1 Introduction

Advances in deep learning segmentation methods have enabled faster 2D and 3D segmentation [1,2,3]. In these networks, compared to traditional methods, high-level deeply learned features from a receptive field are used. Compared to stacked 2D slice segmentation, 3D segmentation has a better chance of producing consistent and continuous object shapes. However, learning a 3D volume neural network segmentation faces two challenges. First, each voxel is classified using content from a receptive field with certain size but the overall shape of the object is not taken into account. Therefore, a post processing step to further refine the segmentation is usually needed. To address this problem, Kamnitasas et al. [3] used fully connected conditional random fields (CRF) to refine brain lesion segmentation in a post processing step. Lu et al. [4] used graph cut in the post processing. Level set is also often used as a post processing step to refine the segmentation output from deep learning networks [2, 5, 6]. In the deployment stage, the deep learning step takes milliseconds while the post processing step usually takes longer. Thus integrating the post processing step in the learning of the deep learning weights can further speed up and simplify the segmentation process in the deployment stage. Tang et al. [7] proposed a deep level set method for liver CT and left ventricle MRI segmentation. They use level set to refine an initial segmentation from a network trained with limited data, and then backpropagate the loss between the refined segmentation and the deep learning output. However, their method does not have an explicit mathematical formulation of the integration. Hu et al. [8] proposed a framework to let the network learn a levelset function for objects instead of a probability map. However, their levelset function is obtained by directly substracting 0.5 from the probability map, which is different from the commonly used signed distance transform method.

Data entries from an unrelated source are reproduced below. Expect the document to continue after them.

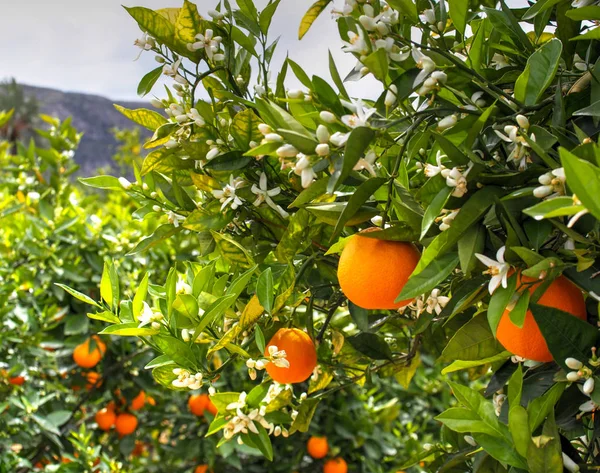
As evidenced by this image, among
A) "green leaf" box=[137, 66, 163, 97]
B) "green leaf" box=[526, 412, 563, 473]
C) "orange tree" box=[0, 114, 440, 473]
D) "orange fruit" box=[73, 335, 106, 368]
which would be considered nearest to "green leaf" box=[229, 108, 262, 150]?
"green leaf" box=[137, 66, 163, 97]

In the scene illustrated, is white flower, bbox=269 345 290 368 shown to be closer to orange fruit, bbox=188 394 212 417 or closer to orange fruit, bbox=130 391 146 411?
orange fruit, bbox=188 394 212 417

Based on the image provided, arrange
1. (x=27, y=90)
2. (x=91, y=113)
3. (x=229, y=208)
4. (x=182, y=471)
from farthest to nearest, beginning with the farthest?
(x=91, y=113)
(x=27, y=90)
(x=182, y=471)
(x=229, y=208)

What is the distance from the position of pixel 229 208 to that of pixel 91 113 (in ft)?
67.9

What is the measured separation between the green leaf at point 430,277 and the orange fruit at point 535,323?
0.19 feet

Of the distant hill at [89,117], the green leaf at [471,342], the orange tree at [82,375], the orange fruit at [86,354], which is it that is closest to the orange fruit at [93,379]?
the orange tree at [82,375]

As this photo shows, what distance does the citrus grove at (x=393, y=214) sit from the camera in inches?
14.6

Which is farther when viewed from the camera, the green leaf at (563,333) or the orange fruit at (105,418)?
the orange fruit at (105,418)

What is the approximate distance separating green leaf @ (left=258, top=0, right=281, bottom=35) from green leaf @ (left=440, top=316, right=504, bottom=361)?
1.10 feet

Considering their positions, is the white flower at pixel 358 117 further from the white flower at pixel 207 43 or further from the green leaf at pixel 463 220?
the white flower at pixel 207 43

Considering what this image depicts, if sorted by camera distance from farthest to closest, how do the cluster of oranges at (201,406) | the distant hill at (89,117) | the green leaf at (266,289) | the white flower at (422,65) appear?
the distant hill at (89,117)
the cluster of oranges at (201,406)
the green leaf at (266,289)
the white flower at (422,65)

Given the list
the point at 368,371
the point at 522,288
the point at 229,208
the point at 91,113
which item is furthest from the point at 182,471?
the point at 91,113

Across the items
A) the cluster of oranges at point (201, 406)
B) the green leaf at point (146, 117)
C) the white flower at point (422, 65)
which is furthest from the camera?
the cluster of oranges at point (201, 406)

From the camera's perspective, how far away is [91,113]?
1978 cm

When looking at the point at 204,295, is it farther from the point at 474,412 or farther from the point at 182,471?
the point at 182,471
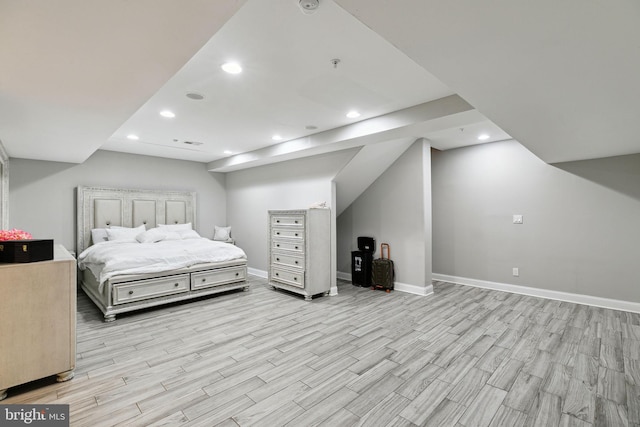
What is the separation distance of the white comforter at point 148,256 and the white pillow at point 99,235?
1.27 feet

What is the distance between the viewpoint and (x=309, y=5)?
163 centimetres

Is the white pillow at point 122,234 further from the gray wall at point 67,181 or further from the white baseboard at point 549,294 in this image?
the white baseboard at point 549,294

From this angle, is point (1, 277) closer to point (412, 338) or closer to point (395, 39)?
point (395, 39)

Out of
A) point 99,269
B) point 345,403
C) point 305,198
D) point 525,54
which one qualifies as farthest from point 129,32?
point 305,198

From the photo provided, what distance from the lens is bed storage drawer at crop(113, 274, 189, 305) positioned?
366 centimetres

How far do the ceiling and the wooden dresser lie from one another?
1313 millimetres

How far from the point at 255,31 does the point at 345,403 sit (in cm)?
255

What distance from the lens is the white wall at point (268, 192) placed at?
492cm

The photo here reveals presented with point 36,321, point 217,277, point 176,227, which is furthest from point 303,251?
point 176,227

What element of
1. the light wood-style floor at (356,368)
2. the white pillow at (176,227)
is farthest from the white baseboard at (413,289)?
the white pillow at (176,227)

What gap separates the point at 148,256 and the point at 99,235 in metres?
1.93

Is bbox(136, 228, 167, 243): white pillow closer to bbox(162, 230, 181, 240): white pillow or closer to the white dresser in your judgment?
bbox(162, 230, 181, 240): white pillow

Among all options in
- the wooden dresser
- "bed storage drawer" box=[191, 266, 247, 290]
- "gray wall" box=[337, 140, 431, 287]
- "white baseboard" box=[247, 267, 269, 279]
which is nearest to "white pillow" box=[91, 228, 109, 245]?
"bed storage drawer" box=[191, 266, 247, 290]

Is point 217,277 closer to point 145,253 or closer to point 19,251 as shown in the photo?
point 145,253
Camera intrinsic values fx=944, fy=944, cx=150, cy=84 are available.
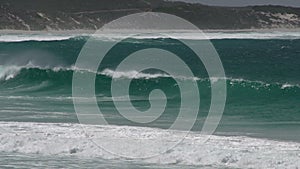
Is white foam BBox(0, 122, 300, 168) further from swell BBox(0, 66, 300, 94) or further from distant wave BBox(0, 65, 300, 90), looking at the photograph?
distant wave BBox(0, 65, 300, 90)

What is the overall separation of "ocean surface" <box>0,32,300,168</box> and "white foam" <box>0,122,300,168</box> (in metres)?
0.02

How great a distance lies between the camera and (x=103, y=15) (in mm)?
145500

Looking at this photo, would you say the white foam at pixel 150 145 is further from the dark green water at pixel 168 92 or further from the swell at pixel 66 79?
the swell at pixel 66 79

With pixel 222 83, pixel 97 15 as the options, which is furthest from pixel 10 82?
pixel 97 15

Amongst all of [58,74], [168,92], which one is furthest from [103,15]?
[168,92]

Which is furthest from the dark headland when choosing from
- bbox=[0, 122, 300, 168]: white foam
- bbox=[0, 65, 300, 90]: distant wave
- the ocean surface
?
bbox=[0, 122, 300, 168]: white foam

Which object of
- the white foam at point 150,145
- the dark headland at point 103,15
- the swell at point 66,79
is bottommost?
the white foam at point 150,145

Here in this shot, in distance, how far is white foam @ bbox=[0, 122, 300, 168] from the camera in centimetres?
1872

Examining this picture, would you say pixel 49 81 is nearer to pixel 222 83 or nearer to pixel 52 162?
pixel 222 83

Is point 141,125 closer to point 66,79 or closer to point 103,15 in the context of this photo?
point 66,79

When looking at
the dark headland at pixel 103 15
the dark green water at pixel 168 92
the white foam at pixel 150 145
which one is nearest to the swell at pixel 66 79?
the dark green water at pixel 168 92

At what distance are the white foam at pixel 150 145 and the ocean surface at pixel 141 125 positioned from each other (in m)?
0.02

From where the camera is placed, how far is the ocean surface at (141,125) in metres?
19.0

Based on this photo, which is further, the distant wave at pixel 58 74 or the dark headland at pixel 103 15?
the dark headland at pixel 103 15
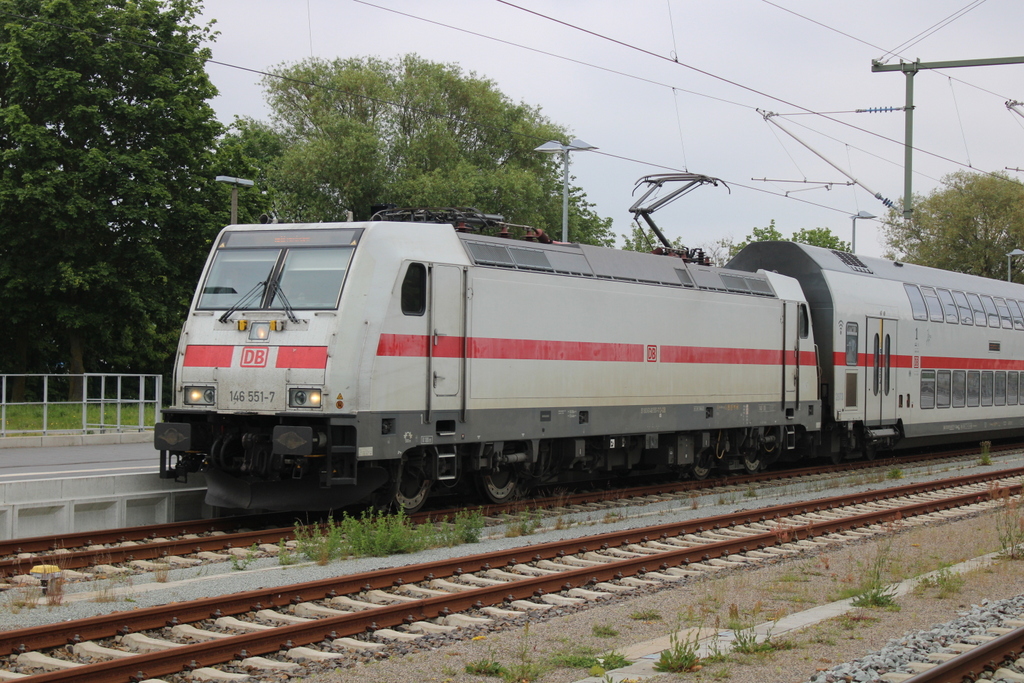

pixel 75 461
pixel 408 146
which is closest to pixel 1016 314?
pixel 75 461

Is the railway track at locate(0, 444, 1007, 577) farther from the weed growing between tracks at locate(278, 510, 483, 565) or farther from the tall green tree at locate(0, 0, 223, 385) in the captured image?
the tall green tree at locate(0, 0, 223, 385)

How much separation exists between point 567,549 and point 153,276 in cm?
2328

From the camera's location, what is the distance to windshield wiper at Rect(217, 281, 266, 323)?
41.7ft

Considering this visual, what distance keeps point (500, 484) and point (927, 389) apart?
12709 mm

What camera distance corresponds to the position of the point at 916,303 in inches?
914

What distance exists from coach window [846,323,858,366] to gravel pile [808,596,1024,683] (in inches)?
488

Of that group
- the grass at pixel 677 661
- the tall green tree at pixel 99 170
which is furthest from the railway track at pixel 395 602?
the tall green tree at pixel 99 170

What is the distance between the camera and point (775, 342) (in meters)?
19.2

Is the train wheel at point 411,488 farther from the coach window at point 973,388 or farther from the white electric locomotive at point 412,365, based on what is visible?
the coach window at point 973,388

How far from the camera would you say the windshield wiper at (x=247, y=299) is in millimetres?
12695

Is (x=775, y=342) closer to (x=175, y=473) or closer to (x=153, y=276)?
(x=175, y=473)

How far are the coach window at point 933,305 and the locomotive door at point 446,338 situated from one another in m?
14.4

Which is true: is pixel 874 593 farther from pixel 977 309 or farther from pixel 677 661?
pixel 977 309

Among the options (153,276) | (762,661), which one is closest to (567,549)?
(762,661)
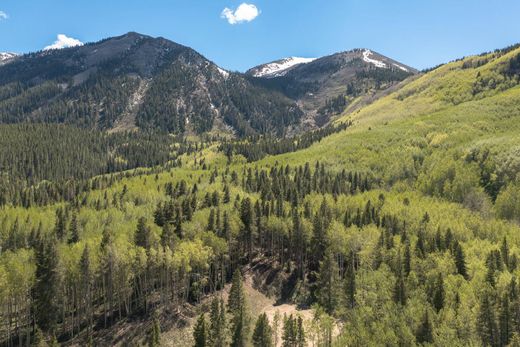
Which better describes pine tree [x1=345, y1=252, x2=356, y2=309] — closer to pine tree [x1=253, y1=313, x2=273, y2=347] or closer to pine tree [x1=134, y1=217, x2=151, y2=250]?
pine tree [x1=253, y1=313, x2=273, y2=347]

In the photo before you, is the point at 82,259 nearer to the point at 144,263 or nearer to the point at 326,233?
the point at 144,263

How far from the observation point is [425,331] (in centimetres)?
6694

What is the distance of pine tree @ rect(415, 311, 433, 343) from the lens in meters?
66.2

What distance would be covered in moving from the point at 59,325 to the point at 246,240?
57.6m

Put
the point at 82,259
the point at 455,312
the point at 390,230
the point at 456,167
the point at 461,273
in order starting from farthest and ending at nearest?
the point at 456,167 → the point at 390,230 → the point at 461,273 → the point at 82,259 → the point at 455,312

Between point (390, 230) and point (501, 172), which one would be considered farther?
point (501, 172)

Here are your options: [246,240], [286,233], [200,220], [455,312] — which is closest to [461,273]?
[455,312]

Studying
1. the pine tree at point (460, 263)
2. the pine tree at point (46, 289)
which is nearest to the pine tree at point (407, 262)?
the pine tree at point (460, 263)

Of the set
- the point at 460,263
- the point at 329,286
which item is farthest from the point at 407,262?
the point at 329,286

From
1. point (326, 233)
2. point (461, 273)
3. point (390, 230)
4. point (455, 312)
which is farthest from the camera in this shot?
point (390, 230)

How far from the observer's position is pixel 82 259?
9275 centimetres

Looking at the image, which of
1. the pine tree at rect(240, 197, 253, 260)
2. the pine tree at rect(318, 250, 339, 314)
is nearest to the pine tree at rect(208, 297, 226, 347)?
the pine tree at rect(318, 250, 339, 314)

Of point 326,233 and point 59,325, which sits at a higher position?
point 326,233

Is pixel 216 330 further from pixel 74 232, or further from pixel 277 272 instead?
pixel 74 232
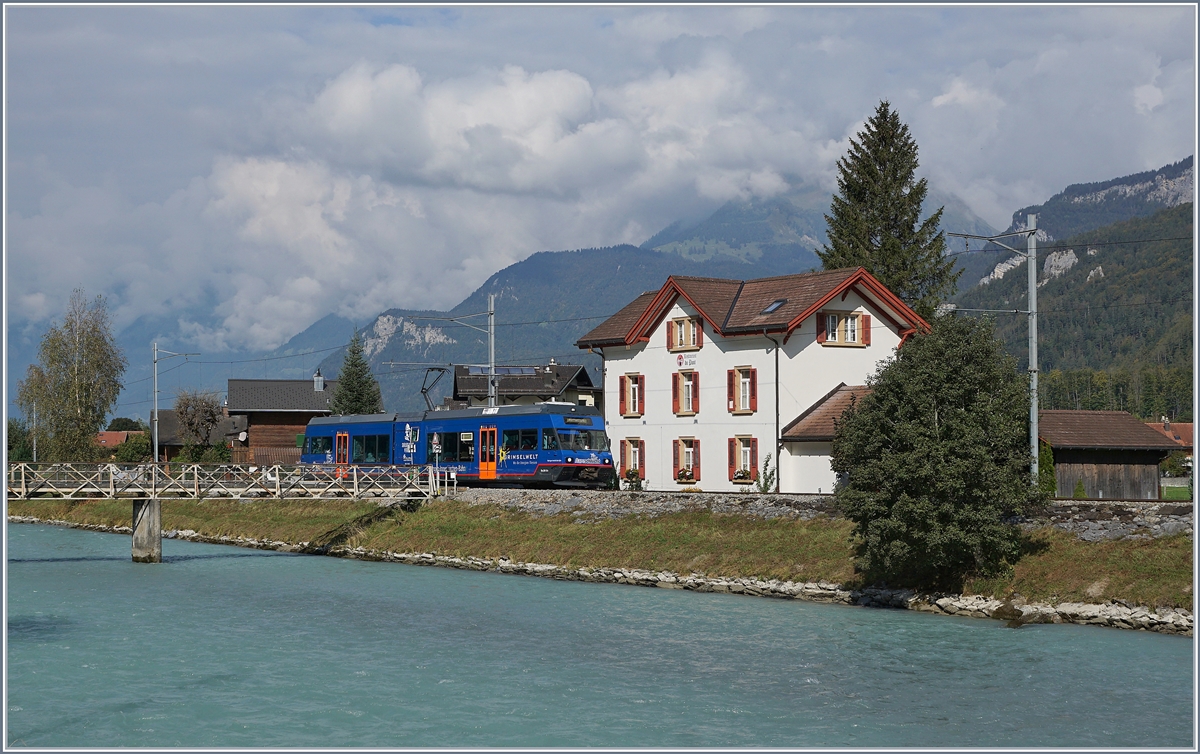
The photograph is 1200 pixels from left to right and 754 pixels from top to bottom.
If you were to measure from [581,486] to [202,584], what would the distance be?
15.8 metres

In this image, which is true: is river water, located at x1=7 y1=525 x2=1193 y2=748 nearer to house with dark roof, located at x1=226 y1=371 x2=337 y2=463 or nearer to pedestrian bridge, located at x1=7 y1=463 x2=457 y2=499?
pedestrian bridge, located at x1=7 y1=463 x2=457 y2=499

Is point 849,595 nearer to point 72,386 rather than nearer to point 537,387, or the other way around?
point 537,387

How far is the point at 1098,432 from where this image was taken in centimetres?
4719

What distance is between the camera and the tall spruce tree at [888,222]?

Second, 3D volume segmentation requires significant memory becuase of the huge number of weights learned. Constrained by the memory limit, usually small volumes, either from downsampling of the original image or smaller cropped regions are fed into a deep learning network. Milletari et al. [1] and Çiçek, et al. [9] downsampled the original image before feeding into the network and upsampled it back. However, this downsampling method results in lost information. Besides downsampling, Gibson et al. [2] also used batch-wise spatial dropout and Monte Carlo inference to reduce memory costs without affecting performance. Memory usage can also be reduced if fewer kernels in each layer or fewer layers are used in the network. However, reducing the number of kernels will reduce the number of learned latent features and increase the risk of getting a biased network. Reducing the number of layers will shorten the network depth and thus result in a smaller receptive field and lose part of the neighborhood information.

In this paper, our contribution focuses on addressing these two challenges. For the first challenge, we propose a novel way to integrate a level set energy function into Dice based loss. We show that the new proposed loss can drive the learning of the network weights such that the segmentation output of the network has the smooth property defined by a level set energy function. This smoothing energy is propagated back into the network to train a set of weights that can output a smoother segmentation. For the second challenge, our strategy of processing large volumes is integrating downsampling and upsampling into the network to process a larger volume. We evaluate the proposed method in 48 chest CTA datasets where 16 anatomies are manually segmented. We demonstrate the efficiency of integrating post processing into deep learning network while reducing the processing time for a volume to millisecond.

2 Method

We first propose the framework of integrating the surface smoothing into deep learning training, followed by a modified segmentation network that handles large volumes by adding very few parameters to the network.

2.1 Integrating Level Set Energy into Network Loss Function

The softmax output of a segmentation network is bounded between 0 and 1. As such, the \(n_{th}\) output can be treated as a Heaviside function \(H^n(\mathbf {x})\) of a latent surface S and its corresponding level set embedding function \(\phi ^n(\mathbf {x})\) can be obtained using signed distance transform. From a given \(\phi ^n(\mathbf {x})\), the corresponding Heaviside function is approximated as \(H^n(\mathbf {x})=\frac{1}{2}(1+\frac{2}{\pi }arctan(\frac{\phi ^n(\mathbf {x})}{\epsilon }))\).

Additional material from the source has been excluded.